Task brief: Can you copy each of the items below word for word, without changing any character?
----
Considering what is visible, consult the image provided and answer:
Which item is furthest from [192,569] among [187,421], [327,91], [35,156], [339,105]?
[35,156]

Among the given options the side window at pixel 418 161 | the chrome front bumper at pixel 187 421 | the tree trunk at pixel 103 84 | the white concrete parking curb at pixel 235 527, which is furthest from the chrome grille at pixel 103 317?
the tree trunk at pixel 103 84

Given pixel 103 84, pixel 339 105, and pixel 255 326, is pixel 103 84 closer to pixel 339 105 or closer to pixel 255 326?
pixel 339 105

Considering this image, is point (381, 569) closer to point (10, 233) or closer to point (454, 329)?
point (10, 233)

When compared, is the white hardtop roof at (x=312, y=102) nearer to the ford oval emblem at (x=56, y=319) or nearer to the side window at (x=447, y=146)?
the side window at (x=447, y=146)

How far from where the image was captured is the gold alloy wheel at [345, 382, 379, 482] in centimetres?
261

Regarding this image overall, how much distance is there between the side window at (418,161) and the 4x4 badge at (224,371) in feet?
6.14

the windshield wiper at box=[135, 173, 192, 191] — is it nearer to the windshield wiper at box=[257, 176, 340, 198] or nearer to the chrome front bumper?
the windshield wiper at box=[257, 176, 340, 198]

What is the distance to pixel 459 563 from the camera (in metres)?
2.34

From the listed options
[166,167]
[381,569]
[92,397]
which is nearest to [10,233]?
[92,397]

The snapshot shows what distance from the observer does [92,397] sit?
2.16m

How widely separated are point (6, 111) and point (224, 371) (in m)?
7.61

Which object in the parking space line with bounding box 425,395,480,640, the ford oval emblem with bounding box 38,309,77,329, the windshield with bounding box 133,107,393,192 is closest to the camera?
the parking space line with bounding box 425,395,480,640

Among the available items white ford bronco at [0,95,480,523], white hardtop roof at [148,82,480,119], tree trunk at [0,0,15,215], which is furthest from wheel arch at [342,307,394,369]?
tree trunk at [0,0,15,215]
----
Reply:
Considering what is visible, consult the image provided and answer:
Which item is furthest from [192,569] among [187,421], [327,91], [35,156], [339,105]?
[35,156]

Among the given options the side window at pixel 418 161 | the chrome front bumper at pixel 187 421 | the tree trunk at pixel 103 84 | the white concrete parking curb at pixel 235 527, which is furthest from the chrome grille at pixel 103 317?
the tree trunk at pixel 103 84

Given pixel 103 84, pixel 339 105, and pixel 255 326, is pixel 103 84 closer to pixel 339 105 or closer to pixel 255 326?
pixel 339 105

Considering this image, is point (381, 569) closer to point (10, 233) or closer to point (454, 329)?
point (10, 233)

When compared, is the white hardtop roof at (x=312, y=102) nearer to the ford oval emblem at (x=56, y=319) or nearer to the side window at (x=447, y=146)?
the side window at (x=447, y=146)

How far from where the image was captured is the gold alloy wheel at [345, 382, 379, 482] in centimetres?
261

Regarding this image overall, how much distance is there between the side window at (418,161) and the 4x4 badge at (224,371) in feet?
6.14

the windshield wiper at box=[135, 173, 192, 191] — is it nearer to the windshield wiper at box=[257, 176, 340, 198] or nearer to the chrome front bumper?
the windshield wiper at box=[257, 176, 340, 198]

What is the distance to pixel 459 563 from the camera (in metres)?
2.34

From the listed options
[166,167]
[381,569]
[92,397]
which is nearest to [10,233]?
[92,397]

The snapshot shows what distance from the observer does [92,397] sit?
2.16m

How widely separated are point (6, 111) and point (224, 371) (in m)?
7.61

Which object in the parking space line with bounding box 425,395,480,640, the ford oval emblem with bounding box 38,309,77,329, the windshield with bounding box 133,107,393,192 is closest to the camera?
the parking space line with bounding box 425,395,480,640

Among the available items white ford bronco at [0,95,480,523], white hardtop roof at [148,82,480,119], tree trunk at [0,0,15,215], which is furthest from wheel arch at [342,307,394,369]?
tree trunk at [0,0,15,215]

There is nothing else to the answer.